Monitoring and review The final piece in the overall information risk management programme puzzle is that of monitoring and regular review of the entire activity.
It may be useful for the organisation to define some basic metrics for the purpose of monitoring progress. However, care should be taken in being too general in this approach, since the risk management for some risks will take quite a short time, while that for others may take significantly longer. It is perhaps better to report on individual areas in terms of percentage completeness, and then to combine these individual amounts to provide an overall status.
Whichever approach is taken, it should be clearly defined and consistently applied, so that different teams report their own activities in the same way as all others, and that the senior management team do not receive a skewed view of overall progress.
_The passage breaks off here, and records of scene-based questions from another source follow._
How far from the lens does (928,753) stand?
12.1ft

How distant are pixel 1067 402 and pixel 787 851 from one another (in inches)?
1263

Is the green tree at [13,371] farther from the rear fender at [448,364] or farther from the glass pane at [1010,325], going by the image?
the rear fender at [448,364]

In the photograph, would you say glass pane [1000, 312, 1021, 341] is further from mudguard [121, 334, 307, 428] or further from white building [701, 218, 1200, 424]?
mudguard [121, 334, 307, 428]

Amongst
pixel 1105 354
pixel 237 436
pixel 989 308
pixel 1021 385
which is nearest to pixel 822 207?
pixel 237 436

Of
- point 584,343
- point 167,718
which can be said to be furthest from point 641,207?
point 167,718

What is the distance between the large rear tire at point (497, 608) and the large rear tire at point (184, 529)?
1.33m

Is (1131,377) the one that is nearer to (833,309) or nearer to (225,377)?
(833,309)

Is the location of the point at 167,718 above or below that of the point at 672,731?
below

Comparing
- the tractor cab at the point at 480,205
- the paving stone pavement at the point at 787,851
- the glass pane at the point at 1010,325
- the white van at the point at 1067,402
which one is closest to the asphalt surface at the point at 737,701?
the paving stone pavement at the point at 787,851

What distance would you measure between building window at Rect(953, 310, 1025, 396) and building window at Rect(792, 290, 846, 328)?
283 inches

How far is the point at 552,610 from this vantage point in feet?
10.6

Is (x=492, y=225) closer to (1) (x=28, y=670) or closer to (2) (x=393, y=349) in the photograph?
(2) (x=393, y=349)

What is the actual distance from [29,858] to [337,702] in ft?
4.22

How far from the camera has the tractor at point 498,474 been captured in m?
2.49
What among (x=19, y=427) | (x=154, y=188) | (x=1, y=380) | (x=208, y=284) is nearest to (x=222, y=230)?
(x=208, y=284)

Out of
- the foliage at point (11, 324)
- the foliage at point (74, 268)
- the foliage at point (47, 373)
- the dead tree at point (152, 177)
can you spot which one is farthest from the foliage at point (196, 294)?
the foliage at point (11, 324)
Occasionally, risks will emerge that, despite the best efforts of the risk management team, appear to have reached an impasse and no clear indication can be made as to how – or whether – to treat them. Risks such as these should be flagged to the organisation’s senior management team at the earliest possible moment in order to ensure that they do not become overlooked simply because they are too difficult to deal with.
The overall owner and person responsible and accountable for the information risk management programme should monitor its progress on a frequent and regular basis, should make a point of reviewing all risks addressed by the programme whether they have been treated or not, and should establish that their treatment is on track.
SUMMARY
In this chapter, we have discussed the goals and objectives of an information risk management programme, including the scope and governance as well as the criteria for conducting the programme. We then examined the overall process and the basics of the information risk management programme, so now it is time to move on to its first stage – that of risk identification.